Activity: Starting at the line below that contains "image of panda" and ending at the line that contains "Images & Illustrations of creosote bush", retype each line exactly as it stands, but omit the pictures.

Dataset excerpts:
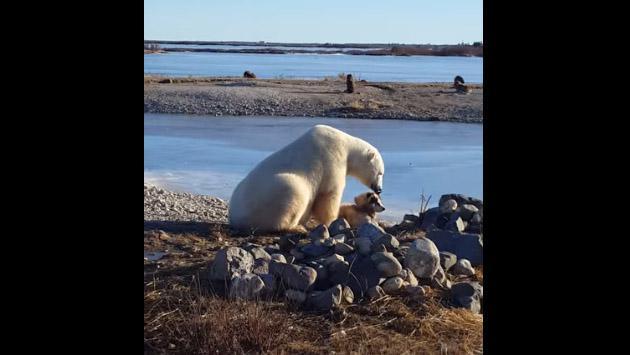 Un oso polar y un perro conmovieron a YouTube con esta escena  [VIDEO]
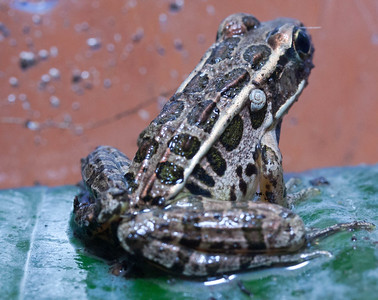 a Pickerel Frog with a snail on its back, Phippsburg, Maine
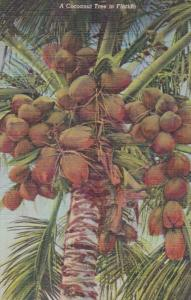 Florida Typical Cocoanut Tree Bearing Fruit Curteich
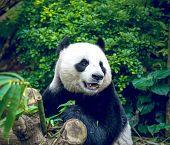 image of panda bear  - Hungry giant panda bear eating bamboo - JPG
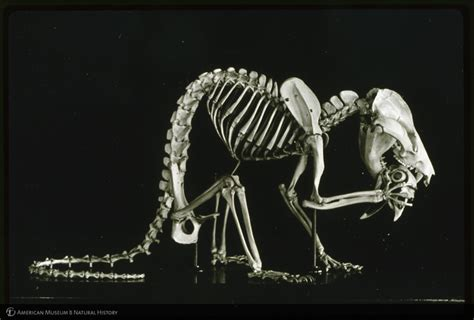 opossum anatomy diagram search results for labeled image of skeleton calendar 2015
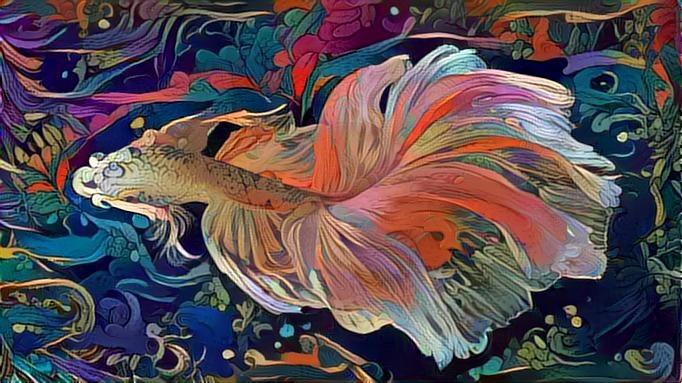 Fish_2655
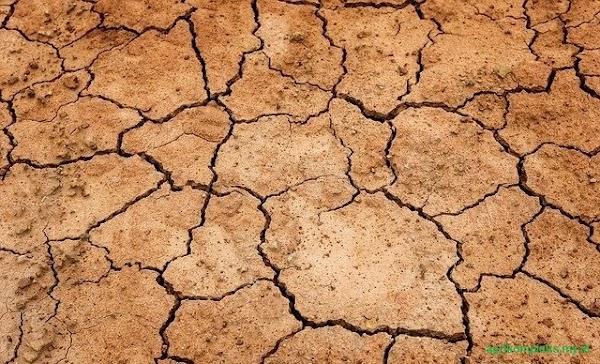 Peranan Bakteri Dalam Pembentukan Tanah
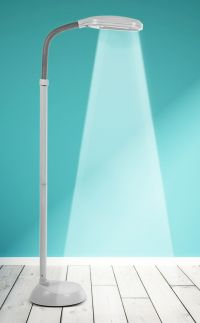 Kenley Natural Daylight Floor Standing Lamp High Vision ...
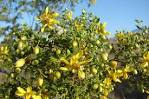Images & Illustrations of creosote bush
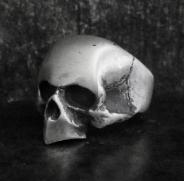 Birdman Skull Ring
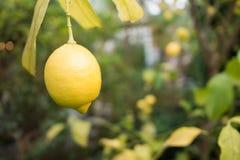与叶子的黄色新鲜的柠檬 库存照片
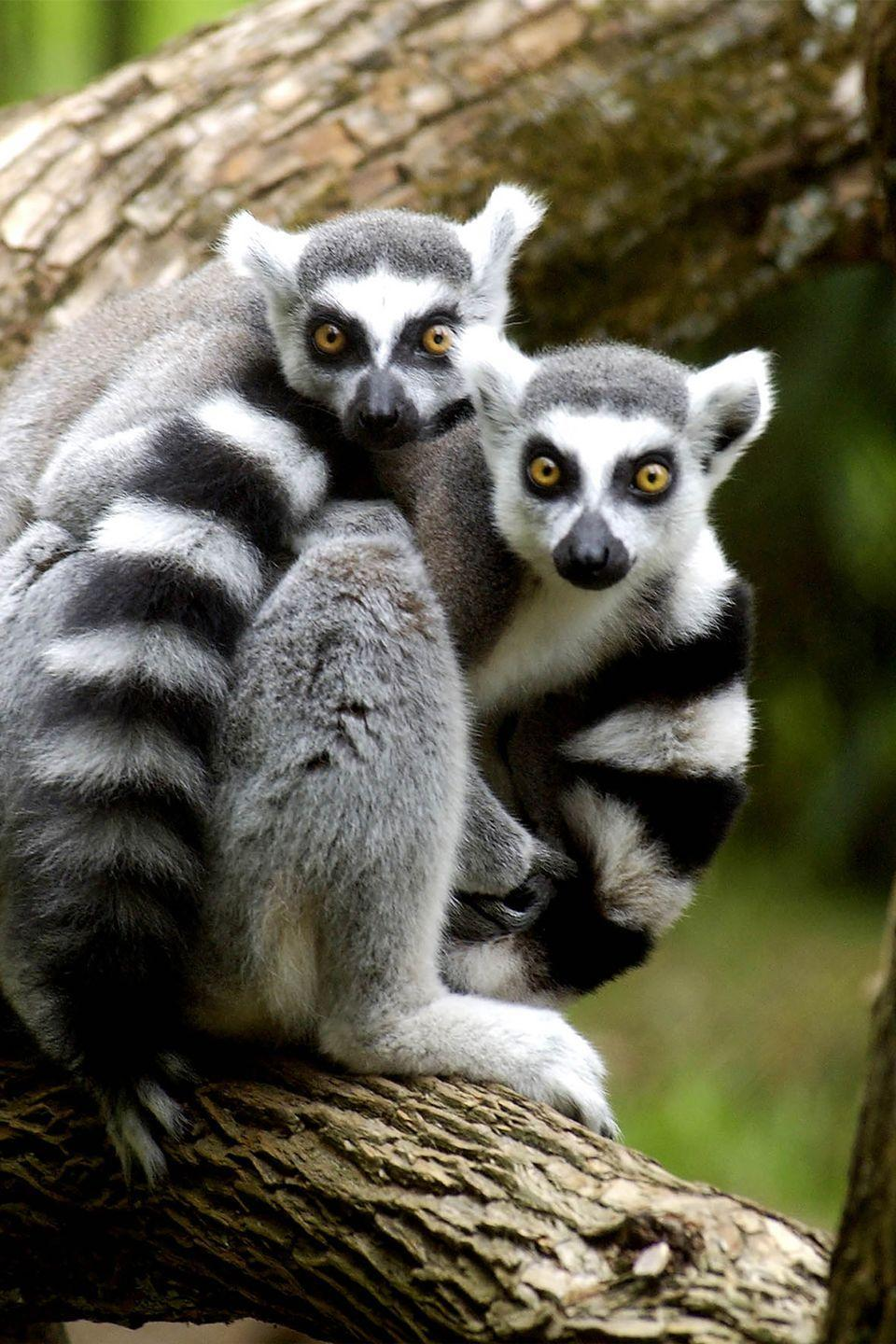 <p>Ringtail lemurs have one of the most unique conflict-resolution tactics of all animals: stink fights. Since lemurs live in large social groups of 20 to 30, breeding season can bring a lot of competition. Male ringtails have scent glands on their wrists and shoulders. The wrist gland produces a volatile, short-lived odor, while the shoulder gland produces a brown, toothpaste-like substance, which is much longer lasting. Basically, male lemurs wave their tails and waft a fragrance toward their rivals, resulting in a smelly standoff until someone backs off.</p>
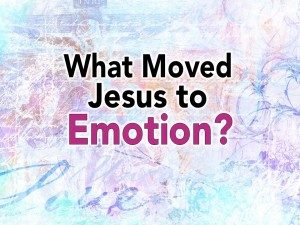 Jesus-Emotion-Pict-1-300x225.jpg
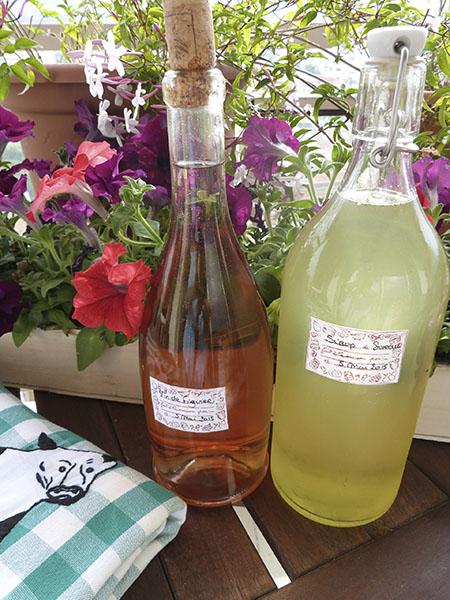 vin de figue et sirop de sureau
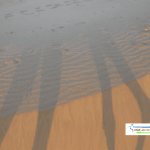 Shadow of Camel's Leg on sand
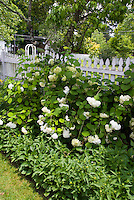Hydrangea along white picket fence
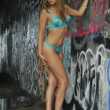 Stock Photo: Sexy Spanish womposing against graffiti wall in Lingerie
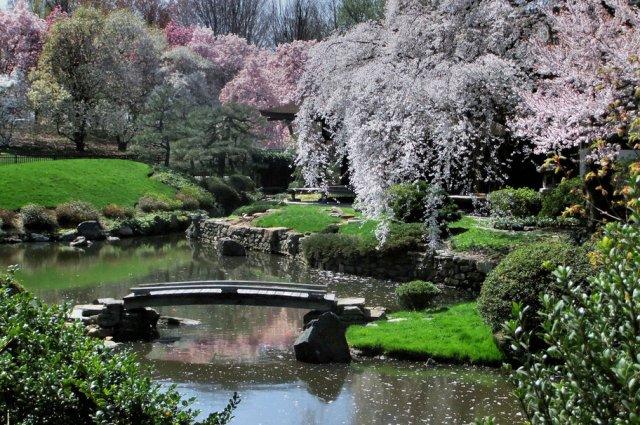 Humble pont de sakura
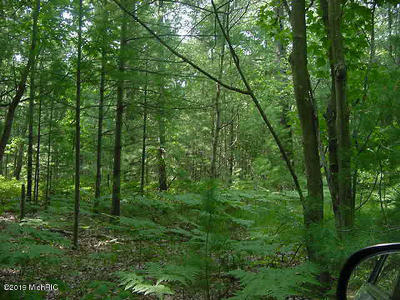 Residential Lots & Land For Sale: Meinert Road #Lot C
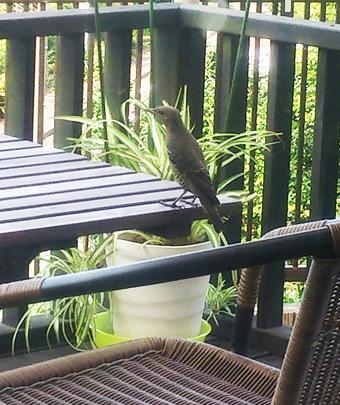 テラスに来る小鳥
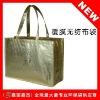 ecomonic nonwoven shopping bag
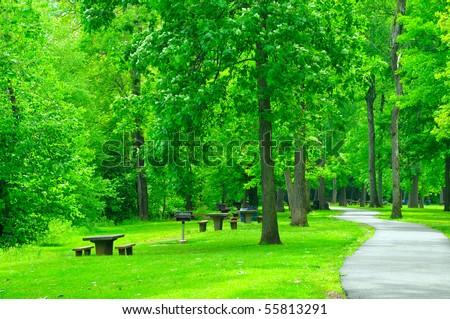 greenery in the park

Solution:
 image of panda bear  - Hungry giant panda bear eating bamboo - JPG
 opossum anatomy diagram search results for labeled image of skeleton calendar 2015
 Fish_2655
 Peranan Bakteri Dalam Pembentukan Tanah
 Kenley Natural Daylight Floor Standing Lamp High Vision ...
Images & Illustrations of creosote bush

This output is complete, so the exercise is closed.